What is the difference between denominator layout and numerator layout?

In the denominator layout (Jacobian formulation), differentiating a scalar by a vector yields a column vector. In the numerator layout (Hessian formulation), it yields a row vector. The denominator layout is dominant in machine learning and statistics. Formulas differ by a transpose depending on the convention, so care is needed when reading different references.

What are the most commonly used matrix calculus formulas?

The most frequently used formulas are: ∂(Ax)/∂x = Aᵀ (linear transformation), ∂(xᵀAx)/∂x = (A + Aᵀ)x (quadratic form), ∂tr(AX)/∂X = Aᵀ (trace derivative), and ∂log|X|/∂X = X⁻ᵀ (log-determinant derivative). Quadratic forms and trace derivatives are especially common in machine learning.

What fields use vector/matrix calculus?

It is used in machine learning (gradient computation for loss functions, backpropagation), statistics (maximum likelihood estimation, Fisher information matrix), optimization (Newton's method, quasi-Newton methods), control engineering (LQR, Kalman filter), physics simulations, signal processing, and econometrics, among many others.

What is the difference between vector differentiation and matrix differentiation?

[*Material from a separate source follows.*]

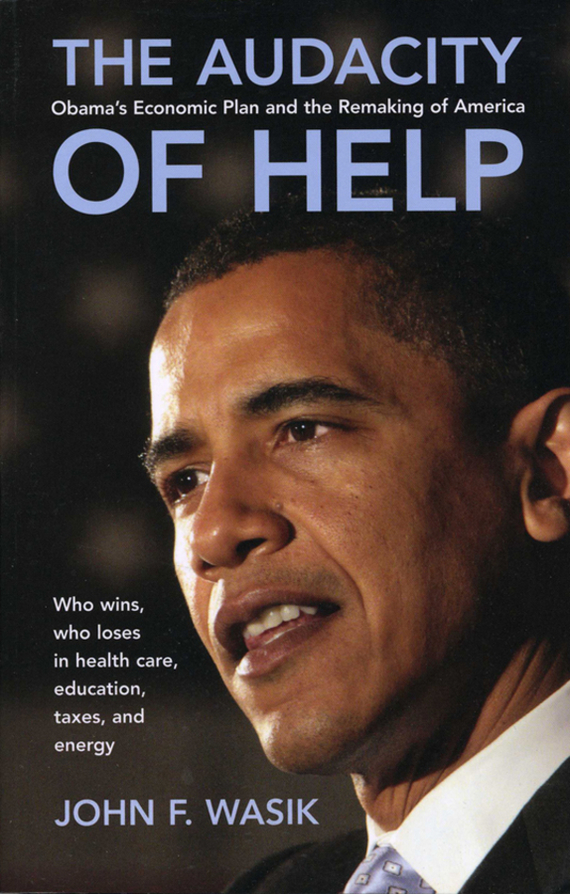 John Wasik F. The Audacity of Help. Obama's Stimulus Plan and the Remaking of America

Vector differentiation refers to differentiating a scalar or vector with respect to a vector (producing gradients or Jacobian matrices). Matrix differentiation refers to differentiating a scalar or matrix with respect to a matrix (involving trace and determinant derivative formulas). Together they are called Matrix Calculus.

Vector & Matrix Calculus

Q: What is vector/matrix calculus?

Vector/matrix calculus (Matrix Calculus) is a field that systematically handles differentiation of functions whose variables are scalars, vectors, or matrices. By organizing partial derivatives into matrix and vector forms, it enables concise notation for gradient computations in machine learning, maximum likelihood estimation in statistics, and more.

Formula Cheat Sheet, Proofs & Applications — 16 Chapters + 22 Applied Fields

What Is Vector/Matrix Calculus?

Vector/matrix calculus (Matrix Calculus) is a field that systematically handles differentiation of functions whose variables are scalars, vectors, or matrices. By organizing partial derivatives into matrix and vector forms, it enables concise notation for multi-dimensional gradient computations.

Intuitive Understanding

The derivative of a single-variable function $f(x)$ is the scalar $\dfrac{df}{dx}$. What happens when we differentiate an $n$-variable function $f(\boldsymbol{x})$ with respect to $\boldsymbol{x} = (x_1, \ldots, x_n)^\top$? The answer is the gradient vector (a vector of all partial derivatives):

$$\frac{\partial f}{\partial \boldsymbol{x}} = \begin{pmatrix} \dfrac{\partial f}{\partial x_1} \\[6pt] \vdots \\[6pt] \dfrac{\partial f}{\partial x_n} \end{pmatrix}$$

Similarly, differentiating a vector-valued function $\boldsymbol{f}(\boldsymbol{x})$ with respect to a vector yields the Jacobian matrix, and differentiating a scalar function with respect to a matrix $\boldsymbol{X}$ yields the matrix gradient. This is the fundamental idea behind vector and matrix differentiation.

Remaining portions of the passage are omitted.